A ban on new takeouts and coffee stores on 24th Street is heading for final approval by the San Francisco Board of Supervisors. Last month the board's Housing and Neighborhood Services Committee voted in favor of the ordinance, passing it on to the full board.

"I'm glad it was passed, and I hope the full board will go along with it, because we've reached the saturation point of restaurants in Noe Valley. We now have over 30 prepared food outlets along our stretch of 24th Street," said Paul Kantus, of the East & West of Castro Street Improvement Club. He and other neighborhood residents have been worried that too many cafes and fast-food outlets will destroy the unique flavor of the strip.

The new law -- the Specialty Grocery and Retail Coffee Stores Ordinance -- is the product of a year of heated discussions among merchants and residents.

"I call it the moratorium compromise," said Dave Monks, a member of Friends of Noe Valley. "It now just affects storefronts on 24th Street between Chatta-nooga and Douglass. You could still have a coffeehouse on Castro, for instance."

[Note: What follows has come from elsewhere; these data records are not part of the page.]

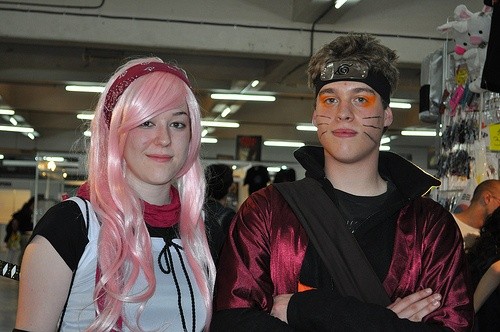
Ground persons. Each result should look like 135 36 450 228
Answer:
198 164 236 265
451 179 500 253
463 206 500 332
215 34 474 331
13 56 216 332
6 194 48 249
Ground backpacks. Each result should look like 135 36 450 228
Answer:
205 210 233 267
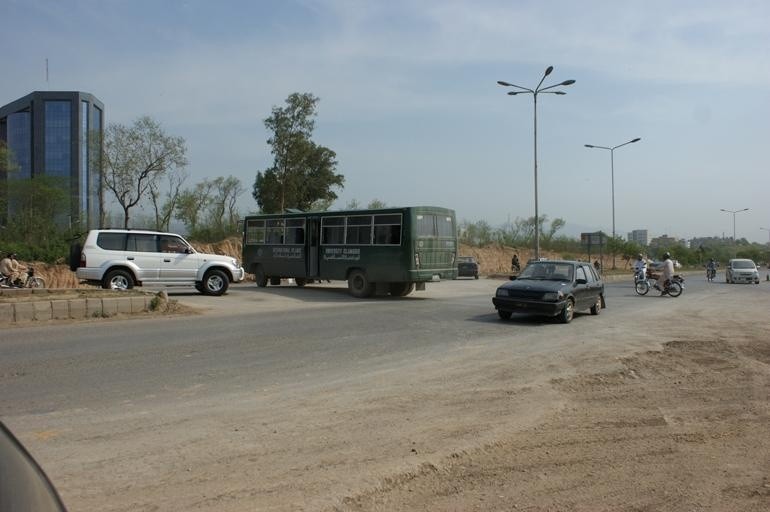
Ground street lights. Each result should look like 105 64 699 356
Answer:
721 208 748 258
585 138 642 269
498 65 576 260
760 228 770 242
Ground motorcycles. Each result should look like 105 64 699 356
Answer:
707 266 717 281
630 263 647 285
0 264 46 289
635 268 685 297
511 264 519 272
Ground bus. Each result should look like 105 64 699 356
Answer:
236 205 459 298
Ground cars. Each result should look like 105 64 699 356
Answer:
458 256 480 279
492 258 606 324
726 258 761 284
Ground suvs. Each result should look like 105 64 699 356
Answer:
69 229 245 296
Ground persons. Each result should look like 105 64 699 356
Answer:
511 254 521 272
161 239 171 253
707 258 717 278
630 252 651 289
11 253 27 282
593 260 601 272
0 253 20 286
653 252 674 297
532 264 547 276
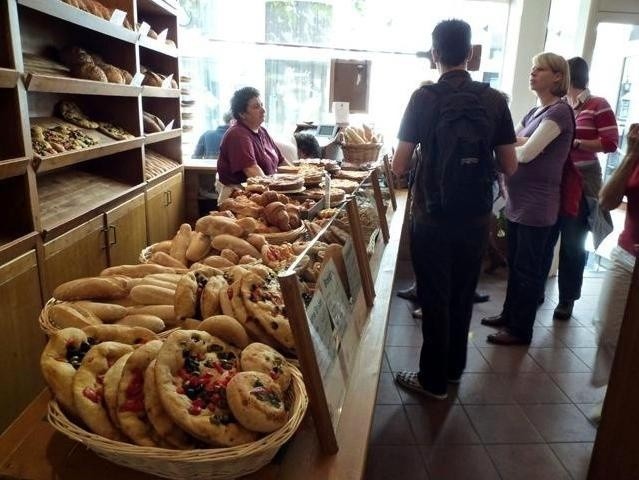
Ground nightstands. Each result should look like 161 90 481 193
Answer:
0 1 185 428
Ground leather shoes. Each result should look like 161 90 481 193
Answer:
481 312 508 326
412 306 422 317
398 282 417 299
488 328 531 345
472 291 489 302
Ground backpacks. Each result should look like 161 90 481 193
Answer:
409 80 495 225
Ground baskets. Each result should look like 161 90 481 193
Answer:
139 240 269 270
260 219 308 246
287 359 301 368
341 141 383 164
38 297 183 339
46 358 308 480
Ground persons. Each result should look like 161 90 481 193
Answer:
295 132 322 160
480 52 578 347
586 124 637 428
190 110 236 161
537 57 621 322
214 85 296 206
391 21 518 400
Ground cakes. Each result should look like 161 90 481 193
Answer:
318 178 359 193
247 172 305 191
335 170 372 183
277 157 342 184
302 187 346 209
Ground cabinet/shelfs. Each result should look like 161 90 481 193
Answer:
184 157 219 235
1 150 409 479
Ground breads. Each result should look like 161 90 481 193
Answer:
145 147 180 180
210 183 343 232
165 39 177 50
344 123 383 144
196 315 249 351
226 342 291 432
173 265 314 359
64 0 133 30
129 63 178 89
146 215 351 283
40 324 257 450
73 47 133 85
49 263 184 332
143 110 166 132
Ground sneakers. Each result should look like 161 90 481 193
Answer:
397 371 449 400
449 375 462 383
554 299 573 318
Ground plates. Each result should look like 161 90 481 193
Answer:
242 183 305 193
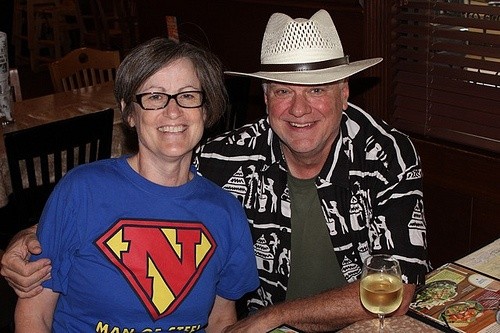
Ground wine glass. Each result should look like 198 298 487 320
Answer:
359 254 403 333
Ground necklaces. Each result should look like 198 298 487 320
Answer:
279 144 287 162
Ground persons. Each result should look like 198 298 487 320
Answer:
1 7 429 332
13 36 262 333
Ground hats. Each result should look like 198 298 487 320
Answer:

Bob Roddick, president of the Noe Valley Merchants Association, also thinks the ordinance is something most people can live with. "Essentially, the prohibition is now really restricted to coffee stores, juice bars, and takeouts. We've protected the grocery stores so they can have deli service [as long as there is no seating]. And any specialty grocery store can open up -- whether it's a produce market, an ethnic grocery store, a butcher shop, or a cheese shop. They just can't have table and chair service, or takeout."

Roddick said his group also won an agreement from City Planning that bench seating outside a store would not be counted as part of its seating capacity.

He added that the latest version of the coffee ban seemed to satisfy even those "laissez-faire" merchants. "When neighborhood organizations start working together, we can come to an understanding that serves the entire community."